▶ _TEXT SECTION_
○ ○ ○ ○ ○

Wednesday, December 28, 2016

Week Thirteen: Koreans Don't Celebrate Christmas


Dear People,

Christmas is deeply woven into American culture; every snack brand changes their entire product line for it every year. Koreans do almost nothing at all. Super weird. A part-American family invited us over for their kind of Christmas-y kind of American dinner though, so we were ok.

I finally feel like I know what's going on. I've been lost most of the time since arriving in here. Mentally and directionally. But I now pretty comfortably know where I am on a map and in our lessons. I can understand 76% of what my companion says to people, and I can convey about 30% of what I want to get across in Korean. I know what I should be doing at every minute. I know where I am going. I am super happy, and super excited.

○ ○ ○ ○ ○

▶ _DATA_
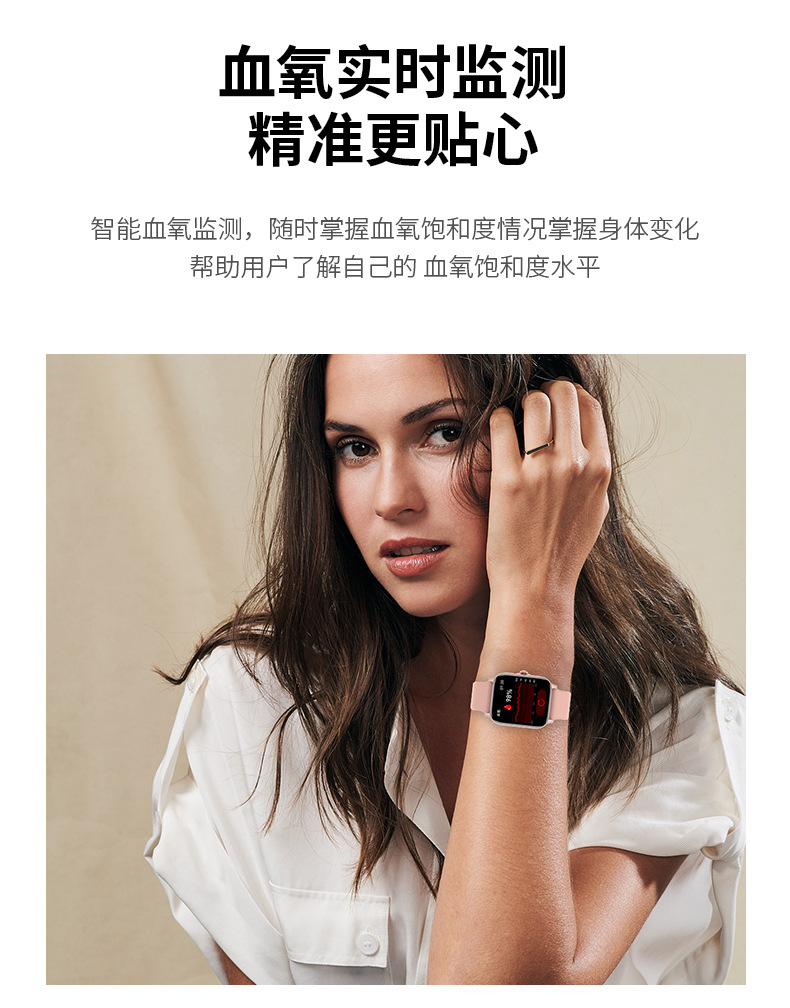 跨境M1智能手表蓝牙通话高颜值表盘心率监测男士女士运动手表工厂详情8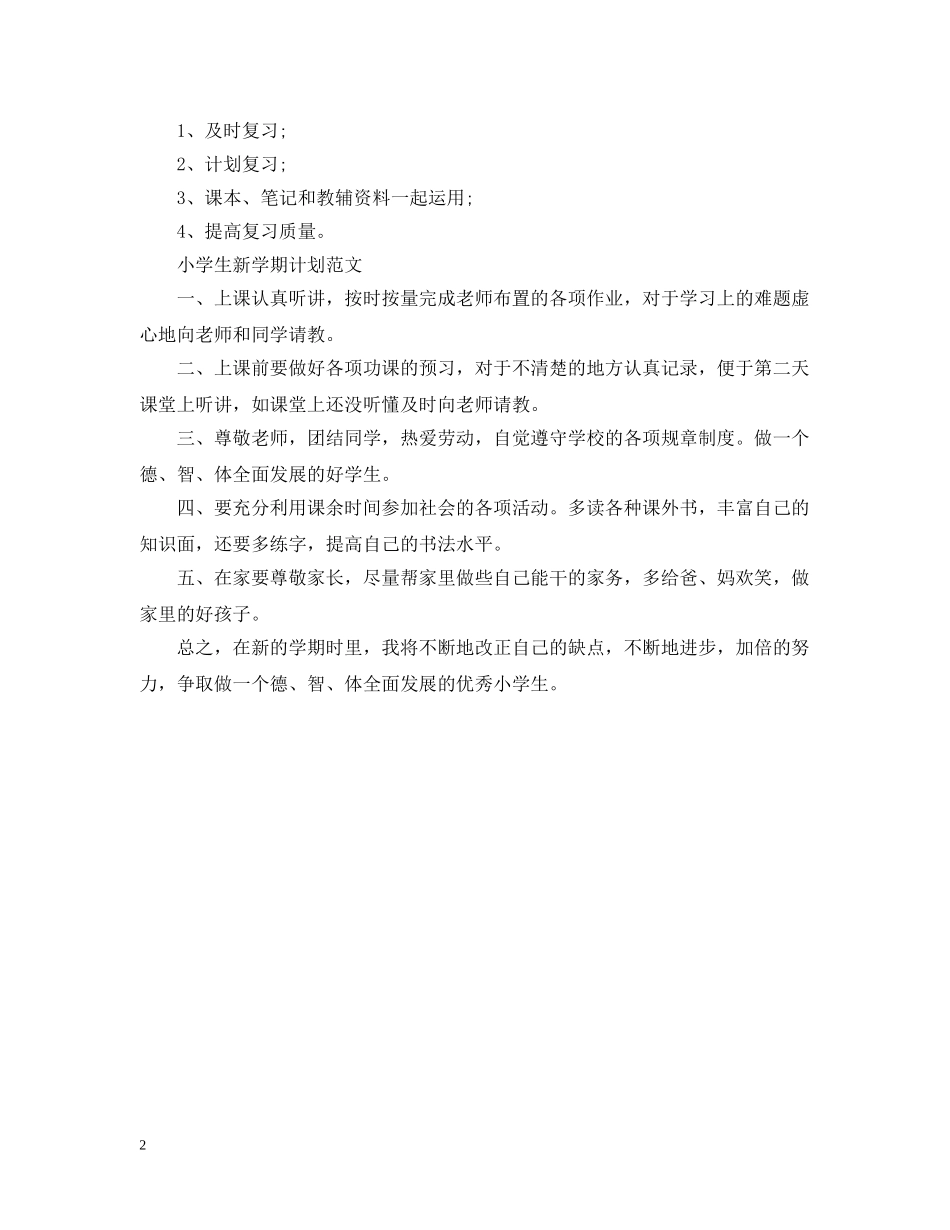 生新学期计划范文 _第2页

○ ○ ○ ○ ○

▶ _PROBLEMS AND TASKS_
• 1. In the letter, what percentage of what the companion says to people can the writer understand?
• 2. From the letter, write out the stretch from "Week Thirteen: Koreans" through "we were ok." again, switching "snack brand" to "candy company".
• 3. List every sentence in the second paragraph of the letter that contains the word "know".

▶ _REPLIES_
• 1. 76%

• 2.
Week Thirteen: Koreans Don't Celebrate Christmas


Dear People,

Christmas is deeply woven into American culture; every candy company changes their entire product line for it every year. Koreans do almost nothing at all. Super weird. A part-American family invited us over for their kind of Christmas-y kind of American dinner though, so we were ok.

• 3.
I finally feel like I know what's going on.
But I now pretty comfortably know where I am on a map and in our lessons.
I know what I should be doing at every minute.
I know where I am going.